His guards tensed around him.
‘Oh Seamus,’ she hushed. ‘I took your toy, the trinket that could have helped you save your sorry kingdom from what is to come. I took it from you and it was so easy. He shouldn’t have any problems taking you down.’
Seamus swallowed. ‘What toy, Alaysia?’
‘Stop calling me that! My name is Queen,’ she huffed, and crossed her arms. She stuck her chin out. ‘The Artefact. I took it from that strange lab, the ‘Department of Analysts’ as you so-called civilised people named it. The radiation was a challenge but I’ve managed to contain it. Yes, I do believe the Clock will be of great use to me. Why do you think I destroyed that sad little building in the first place?’
Seamus licked his lips and chose his next words carefully. ‘The object in the ice was a clock emitting radiation? I don’t believe you.’
‘Believe what you want, you’re all dead anyway,’ the Queen said dismissively, studying her nails.
‘The Shadow Dancer,’ Seamus prodded, seeing his opportunity for more information, but knowing that this was an outcome worse than the Mad Queen getting her hands on some clock. ‘Is he back?
The Queen glanced up from her nails and smiled. ‘Oh, he’s back. He never really left; he made himself quite the useful ally in our little expedition to the north.’
That was the worst news Seamus had since Hannelsford, the last thing he needed was that vigilante running around.
‘There’s something else you should know,’ the Queen droned, sounding almost bored with the conversation now. ‘The Elysian tree has woken up, which means of course we have a new player on our chessboard. I’d be so very intrigued to know who that is.’
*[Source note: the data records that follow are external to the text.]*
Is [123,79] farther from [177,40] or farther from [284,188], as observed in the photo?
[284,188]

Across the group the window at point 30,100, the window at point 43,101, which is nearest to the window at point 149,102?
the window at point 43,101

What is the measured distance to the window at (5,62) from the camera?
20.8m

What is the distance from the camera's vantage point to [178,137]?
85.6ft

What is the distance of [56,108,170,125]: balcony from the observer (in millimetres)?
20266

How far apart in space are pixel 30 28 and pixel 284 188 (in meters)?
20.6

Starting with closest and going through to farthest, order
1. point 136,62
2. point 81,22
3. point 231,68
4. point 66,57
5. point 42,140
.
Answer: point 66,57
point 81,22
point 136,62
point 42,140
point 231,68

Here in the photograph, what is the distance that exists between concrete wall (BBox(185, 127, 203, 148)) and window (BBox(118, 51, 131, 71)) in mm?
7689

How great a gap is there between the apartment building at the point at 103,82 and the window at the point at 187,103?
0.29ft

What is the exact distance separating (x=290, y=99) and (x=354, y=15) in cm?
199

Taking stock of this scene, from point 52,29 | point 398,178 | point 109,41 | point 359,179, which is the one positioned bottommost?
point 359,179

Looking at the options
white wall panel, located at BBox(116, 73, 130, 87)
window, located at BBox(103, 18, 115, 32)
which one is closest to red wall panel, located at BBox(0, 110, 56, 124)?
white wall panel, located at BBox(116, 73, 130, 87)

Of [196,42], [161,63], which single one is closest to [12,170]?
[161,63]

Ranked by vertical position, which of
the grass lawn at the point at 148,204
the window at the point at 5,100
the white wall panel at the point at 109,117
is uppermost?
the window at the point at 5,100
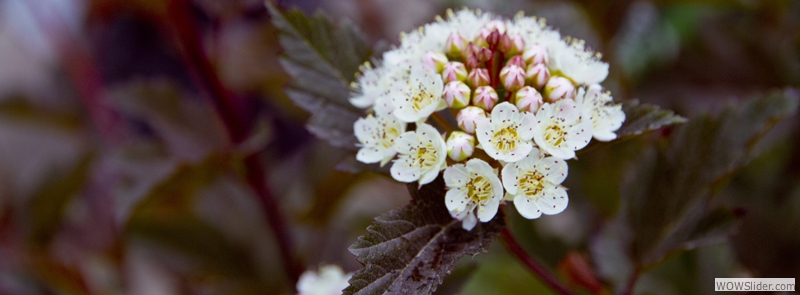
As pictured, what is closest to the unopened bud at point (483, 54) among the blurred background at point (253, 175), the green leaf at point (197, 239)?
the blurred background at point (253, 175)

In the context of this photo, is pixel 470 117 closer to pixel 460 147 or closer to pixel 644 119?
pixel 460 147

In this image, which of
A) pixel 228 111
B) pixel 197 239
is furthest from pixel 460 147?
pixel 197 239

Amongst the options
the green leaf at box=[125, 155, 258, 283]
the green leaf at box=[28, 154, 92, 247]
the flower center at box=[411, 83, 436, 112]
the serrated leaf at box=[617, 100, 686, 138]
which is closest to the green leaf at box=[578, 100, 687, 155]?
the serrated leaf at box=[617, 100, 686, 138]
‘Impossible.’ Seamus whispered, feeling his throat constrict even as he got the word out. The tree had been asleep for aeons; the last time it awoke was when Maeve had fought the First Ruler.
The prisoner began to chant louder.
‘Oh, shut up!’ the Queen spat, and backslapped the man’s cheek. He flew back into the sprites that rushed upon him and feasted savagely, pulling him apart like a mannequin.